_Teks Bacaan_
━━━━━━━━━━━━━━━━
Bapak satu-satunya lelaki di
keluarga. Yang benerin genteng, benerin pompa air, ngecat pagar, walaupun
kadang kami anak-anak perempuannya juga diminta turun tangan.
Sifat Bapak yang keras kepala menurun ke saya. Bapak yang over protected, sempet nggak ngizinin
anak perempuannya untuk mengendarai motor sendiri waktu SMA, karena jarak rumah
ke SMA cukup jauh dengan medan jalan yang cukup ramai dan cukup bahaya
menurutnya. Saya yang keras kepala keukeuh
mau bawa motor sendiri, dengan seribu satu alasan udah males naik bus. Saya
nekat bawa motor, walaupun tanpa SIM. Sekali dua kali, entah meski awalnya
ngomel dalam hati, Bapak luluh juga mengizinkan anak perempuannya mengendarai
motor sendiri. Bahkan dibantunya untuk mendapatkan surat izin mengemudi.
Keras kepala kami juga sama
kompaknya ketika saya dinyatakan nggak lolos pada seleksi UM UGM tahun 2008
silam. Ibu bilang, memang bukan rezekinya di situ. Toh saya juga sudah diterima
di universitas negeri lain. tapi saya sama bapak nggak goyah pendirian untuk
tetap menjajal SNMPTN. Bapak yang nganter saya daftar SNMPTN jauh-jauh sampai Jogja,
berhubung kemungkinan besar saya bakal kena blacklist
kalo daftar di Semarang. Bapak juga yang nganter saya buat tes di Jogja dua
hari berturut-turut. Setelah pengumuman tes, saya dinyatakan nggak lolos. Saya
kecewa. Bapak juga.
Bapak itu galak. Beberapa teman
pernah bilang begitu. Saya mengakuinya. Teman-teman lelaki saya yang datang ke
rumah akan diinterogasinya habis-habisan. Saya tahu, semua karena Bapak nggak
mau saya bergaul sembarangan.
Bapak nggak pernah marah dengan ngomel-ngomel secara
langsung. Bapak cukup menunjukkan marahnya dengan diam dan saya akan segera tahu
ada kemarahan di matanya. Seringnya bapak akan laporan ke ibu kalau mau menegur
saya. Seperti ketika Ibu bilang, Bapak nggak suka saya deket sama seorang temen
lelaki waktu SMA. Entah. Saya juga nggak tahu kenapa Bapak nggak bilang langsung
ke saya.
Bapak itu kolot. Masih nggak
percaya sama ATM, dan yang paling bikin kesel suka nggak percaya sama anaknya
sendiri. Padahal saya nggak mungkin macem-macem. Saya jadi sering membandingkan
aturan Bapak dengan orangtua teman-teman lainnya, yang lebih longgar, nggak strict, dan lebih bisa menyesuaikan keadaan
dengan zaman sekarang.
━━━━━━━━━━━━━━━━
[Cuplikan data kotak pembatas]
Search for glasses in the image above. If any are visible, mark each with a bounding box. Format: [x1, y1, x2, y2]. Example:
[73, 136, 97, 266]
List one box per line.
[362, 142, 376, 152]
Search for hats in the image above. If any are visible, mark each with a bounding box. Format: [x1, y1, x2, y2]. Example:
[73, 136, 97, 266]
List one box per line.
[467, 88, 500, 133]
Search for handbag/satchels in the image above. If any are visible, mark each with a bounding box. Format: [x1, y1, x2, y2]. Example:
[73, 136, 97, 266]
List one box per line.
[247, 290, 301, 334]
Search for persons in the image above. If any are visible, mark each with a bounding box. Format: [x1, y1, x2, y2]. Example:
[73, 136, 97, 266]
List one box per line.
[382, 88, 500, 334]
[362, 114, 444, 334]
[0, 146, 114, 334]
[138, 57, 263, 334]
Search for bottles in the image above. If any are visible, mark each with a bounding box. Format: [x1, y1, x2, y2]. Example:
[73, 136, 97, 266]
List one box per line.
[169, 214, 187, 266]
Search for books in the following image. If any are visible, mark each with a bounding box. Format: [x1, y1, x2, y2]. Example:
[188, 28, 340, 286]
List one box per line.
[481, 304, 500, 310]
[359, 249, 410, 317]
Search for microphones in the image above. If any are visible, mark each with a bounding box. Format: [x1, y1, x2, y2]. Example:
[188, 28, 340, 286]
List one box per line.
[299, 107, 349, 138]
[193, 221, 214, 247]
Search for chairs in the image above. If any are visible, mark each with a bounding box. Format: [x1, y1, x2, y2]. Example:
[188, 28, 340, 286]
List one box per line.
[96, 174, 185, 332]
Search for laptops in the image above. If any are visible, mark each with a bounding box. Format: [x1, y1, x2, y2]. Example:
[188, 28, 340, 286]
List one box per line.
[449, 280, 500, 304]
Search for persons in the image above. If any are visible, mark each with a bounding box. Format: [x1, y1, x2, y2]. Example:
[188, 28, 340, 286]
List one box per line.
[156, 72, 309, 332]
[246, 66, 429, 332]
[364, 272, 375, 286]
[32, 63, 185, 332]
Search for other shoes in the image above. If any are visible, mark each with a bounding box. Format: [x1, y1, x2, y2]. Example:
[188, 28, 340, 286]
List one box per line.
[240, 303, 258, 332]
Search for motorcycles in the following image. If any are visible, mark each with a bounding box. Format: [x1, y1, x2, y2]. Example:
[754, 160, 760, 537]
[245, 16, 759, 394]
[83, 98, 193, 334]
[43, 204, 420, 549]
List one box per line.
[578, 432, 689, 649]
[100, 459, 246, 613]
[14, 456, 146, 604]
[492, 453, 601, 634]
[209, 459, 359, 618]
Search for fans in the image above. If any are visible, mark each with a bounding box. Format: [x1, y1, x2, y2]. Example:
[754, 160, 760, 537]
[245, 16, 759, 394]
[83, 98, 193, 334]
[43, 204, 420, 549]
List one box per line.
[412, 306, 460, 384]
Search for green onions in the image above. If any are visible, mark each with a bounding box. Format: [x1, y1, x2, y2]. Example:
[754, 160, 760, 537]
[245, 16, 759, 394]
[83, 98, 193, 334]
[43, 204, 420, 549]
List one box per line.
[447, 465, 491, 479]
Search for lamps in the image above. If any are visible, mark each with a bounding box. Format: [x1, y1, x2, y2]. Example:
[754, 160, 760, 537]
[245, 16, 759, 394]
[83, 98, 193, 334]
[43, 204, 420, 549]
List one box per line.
━━━━━━━━━━━━━━━━
_Soal Latihan_
1: Menurut teks bacaan, pada tahun berapa tokoh "saya" dinyatakan tidak lolos seleksi UM UGM?
2: Sebutkan semua pekerjaan rumah yang dikerjakan Bapak sebagai satu-satunya lelaki di keluarga menurut teks bacaan.
3: Salin kata demi kata seluruh bagian teks bacaan mulai dari "Bapak itu galak." sampai dengan "saya bergaul sembarangan.".
Kerjakan dengan berpedoman hanya pada teks bacaan.

_Jawaban Setiap Soal_
1: Tahun 2008.

2: Benerin genteng, benerin pompa air, dan ngecat pagar.

3:
Bapak itu galak. Beberapa teman
pernah bilang begitu. Saya mengakuinya. Teman-teman lelaki saya yang datang ke
rumah akan diinterogasinya habis-habisan. Saya tahu, semua karena Bapak nggak
mau saya bergaul sembarangan.